TASK INSTRUCTIONS:
Using the text on the psychic's celebrity predictions, answer briefly:
1. Which city's Boardwalk did the writer visit?
2. Who is named as Kate Gosselin's Dancing With the Stars partner?
3. What is the name of the weight loss program Kirstie Alley is said to be promoting?

DOCUMENT TEXT:
····················

During my trip to Atlantic city, I noticed that the Boardwalk was littered by three types of establishments: weird dollar stores, massage parlors, and psychics consultants. Since I was bored and needed to take a break from donating my money to the casinos, I decided to visit one of the psychics. Although Olga the Ukrainian psychic could not tell me anything about my future, she did reveal the tragic fate of ten celebrities. Here is a list of the unfortunate celebs that will meet their doom in the very near future:
10. Kate Gosselin Why would a seemingly healthy 34 year old mother of 8 be on a list like this? Does she have any kind of secret ailment? Nope. The fact is that she is very likely to be a victim of murder. My guess is that her Dancing With the Stars partner Tony Dolovani will get sick of all her nagging and complaining and do a tango on her head.
9. Mike Tyson Just when you thought Mike Tyson was on the right track, his filming of The Hangover 2 will turn tragic. Once again, Tyson’s tiger will play a big part in the plot. While feeding his beloved pet, Tyson accidentally mistakenly sprinkles cinnamon on the tiger’s food resulting in the deadly attack.
8. Nicholas Sparks The best selling author is known for his books that were made into movies including, A Walk to Remember, The Notebook, Dear John, and The Last Song. Sparks will be murdered by an angry man who was tired of being dragged to “chick flicks” and then criticized for not being as romantic as the characters in his movies.
7. Kirstie Alley It would be too easy to insert a clogged arteries or overweight statement here. Kirstie will really die because of the new weight loss program that she is promoting, “Organic Liaison” will prove to be unsafe. The natural weight loss and diet supplements supplied by the system will turn out to cause chronic explosive diarrhea that will lead to her dehydration and eventually her death.

····················

EXTRACTED ENTRIES:
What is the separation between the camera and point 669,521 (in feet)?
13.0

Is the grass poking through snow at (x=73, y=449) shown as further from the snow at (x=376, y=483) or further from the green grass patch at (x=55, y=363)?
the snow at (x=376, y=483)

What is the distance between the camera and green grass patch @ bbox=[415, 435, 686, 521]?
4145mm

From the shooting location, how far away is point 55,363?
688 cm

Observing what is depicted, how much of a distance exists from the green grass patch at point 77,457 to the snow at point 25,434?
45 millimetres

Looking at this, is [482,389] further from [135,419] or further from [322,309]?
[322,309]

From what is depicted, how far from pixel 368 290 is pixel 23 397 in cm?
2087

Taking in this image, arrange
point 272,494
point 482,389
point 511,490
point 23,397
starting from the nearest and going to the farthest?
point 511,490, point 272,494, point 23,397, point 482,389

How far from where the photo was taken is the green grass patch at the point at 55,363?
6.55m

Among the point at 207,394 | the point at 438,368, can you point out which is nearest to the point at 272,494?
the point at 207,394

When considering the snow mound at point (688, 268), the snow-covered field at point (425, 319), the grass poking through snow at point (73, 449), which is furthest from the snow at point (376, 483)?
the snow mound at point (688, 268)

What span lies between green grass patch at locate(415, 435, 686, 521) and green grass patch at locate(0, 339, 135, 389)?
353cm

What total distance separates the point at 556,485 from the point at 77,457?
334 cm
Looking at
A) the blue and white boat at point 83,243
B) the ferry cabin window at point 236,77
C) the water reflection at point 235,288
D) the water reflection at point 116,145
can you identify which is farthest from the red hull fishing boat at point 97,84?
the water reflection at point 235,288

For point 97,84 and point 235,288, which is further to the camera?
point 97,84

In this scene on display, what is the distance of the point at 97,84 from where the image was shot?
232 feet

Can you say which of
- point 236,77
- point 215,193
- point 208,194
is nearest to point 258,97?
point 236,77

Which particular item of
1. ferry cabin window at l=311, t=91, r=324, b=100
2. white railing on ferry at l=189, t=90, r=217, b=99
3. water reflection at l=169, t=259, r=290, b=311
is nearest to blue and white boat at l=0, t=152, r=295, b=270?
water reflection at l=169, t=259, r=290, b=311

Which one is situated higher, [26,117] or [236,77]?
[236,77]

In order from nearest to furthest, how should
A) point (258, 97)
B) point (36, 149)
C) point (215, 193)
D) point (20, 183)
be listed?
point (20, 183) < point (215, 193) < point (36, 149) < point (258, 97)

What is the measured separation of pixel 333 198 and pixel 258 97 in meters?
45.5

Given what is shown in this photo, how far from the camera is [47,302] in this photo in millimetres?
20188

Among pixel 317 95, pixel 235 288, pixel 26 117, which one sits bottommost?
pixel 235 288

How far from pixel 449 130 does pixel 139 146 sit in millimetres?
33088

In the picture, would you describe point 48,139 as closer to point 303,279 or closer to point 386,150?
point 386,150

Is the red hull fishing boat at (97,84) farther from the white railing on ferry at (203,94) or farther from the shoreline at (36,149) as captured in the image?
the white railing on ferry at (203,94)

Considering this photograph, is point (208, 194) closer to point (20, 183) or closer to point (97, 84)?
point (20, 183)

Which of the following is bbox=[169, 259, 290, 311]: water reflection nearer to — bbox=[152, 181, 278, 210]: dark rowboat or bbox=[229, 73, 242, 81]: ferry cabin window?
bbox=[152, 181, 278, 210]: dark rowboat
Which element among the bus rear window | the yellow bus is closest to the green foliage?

····················

REPLY:
1. Atlantic City
2. Tony Dolovani
3. Organic Liaison